__Teks Terekstrak__
● ● ● ● ●

FACING THE GIANT, bercerita tentang pengalaman seorang pelatih
football sebuah SMU (High School). Selama 6 tahun melatih tim
football-nya, tim asuhannya selalu gagal, dan belum sekalipun berhasil
menjuarai pertandingan apapun. Kegagalan yang dialaminya makin
disempurnakan oleh kenyataan yang dihadapinya dalam kehidupannya. Dia
telah menikah beberapa tahun, namun belum bisa memiliki rumah yang
layak, mobil yang layak bagi dia dan istrinya, serta tidak bisa
memberikan keturunan bagi istrinya karena didiagnosa tidak subur oleh
dokter. Istrinya sangat menginginkan kehadiran bayi dalam pernikahan
mereka. Berkali-kali istrinya melakukan chek-up kehamilan ke Rumah
sakit, namun hasilnya selalu “negatif” dan mengecewakan. Para perawat di
Rumah sakit yang sudah sangat mengenal istrinya sampai meledek istrinya
itu karena obsesinya untuk segera memiliki anak. Bukan sampai di situ
saja, suatu ketika dia harus mendengar dengan telinganya sendiri
pembicaraan para pengurus Yayasan di sekolah tempatnya bekerja, bahwa
dirinya akan diberhentikan sebagai pelatih karena dianggap selalu
gagal. Sang Pelatih menjadi sangat kecewa, dan frustrasi. Hubungan dan
komunikasinya dengan sang istri juga memburuk. Dia kemudian menghukum
dan mempersalahkan dirinya sendiri atas semua kegagalan beruntun yang
dihadapinya dalam hidupnya. Memang, sungguh sangat berat situasi yang
dialami oleh pelatih football ini. Meski sebenarnya dia telah berjuang
dan berusaha sebaik-baiknya dengan segala kemampuannya untuk melatih
Timnya, namun hasilnya masih selalu jauh dari yang diharapkan bahkan
lebih sering sangat mengecewakan hatinya.

● ● ● ● ●

Jawab pertanyaan berikut berdasarkan teks tentang pelatih football SMU.
(a) Berapa lama sang pelatih telah melatih tim football-nya?
(b) Apa diagnosis dokter yang membuatnya tidak bisa memberikan keturunan bagi istrinya?
(c) Pembicaraan pihak mana yang ia dengar tentang rencana memberhentikannya sebagai pelatih?

__Data Terekstrak__
● ● ● ● ●

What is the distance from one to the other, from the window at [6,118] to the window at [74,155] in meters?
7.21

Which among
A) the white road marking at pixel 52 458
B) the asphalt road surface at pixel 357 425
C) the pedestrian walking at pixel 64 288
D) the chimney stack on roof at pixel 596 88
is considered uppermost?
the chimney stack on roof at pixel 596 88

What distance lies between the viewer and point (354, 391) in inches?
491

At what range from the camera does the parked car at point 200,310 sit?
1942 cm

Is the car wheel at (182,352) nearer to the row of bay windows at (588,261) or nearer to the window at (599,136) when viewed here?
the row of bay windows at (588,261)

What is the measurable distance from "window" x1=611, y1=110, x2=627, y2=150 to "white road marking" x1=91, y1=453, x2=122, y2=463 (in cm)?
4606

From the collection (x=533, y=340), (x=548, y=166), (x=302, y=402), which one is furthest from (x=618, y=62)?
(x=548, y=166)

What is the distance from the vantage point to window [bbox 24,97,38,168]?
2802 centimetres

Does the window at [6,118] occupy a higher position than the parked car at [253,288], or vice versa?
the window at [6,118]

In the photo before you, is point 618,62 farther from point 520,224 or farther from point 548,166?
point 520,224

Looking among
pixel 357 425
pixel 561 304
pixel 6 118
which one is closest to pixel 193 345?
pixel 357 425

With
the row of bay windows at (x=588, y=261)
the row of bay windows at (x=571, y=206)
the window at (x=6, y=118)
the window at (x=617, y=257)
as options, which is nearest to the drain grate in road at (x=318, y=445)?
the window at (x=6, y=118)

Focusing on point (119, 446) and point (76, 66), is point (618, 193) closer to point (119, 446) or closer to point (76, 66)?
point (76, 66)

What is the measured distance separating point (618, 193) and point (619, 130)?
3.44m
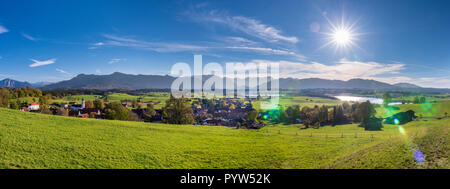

● ● ● ● ●

__Jawaban Tertulis__
(a) Selama 6 tahun.
(b) Ia didiagnosa tidak subur.
(c) Pembicaraan para pengurus Yayasan di sekolah tempatnya bekerja.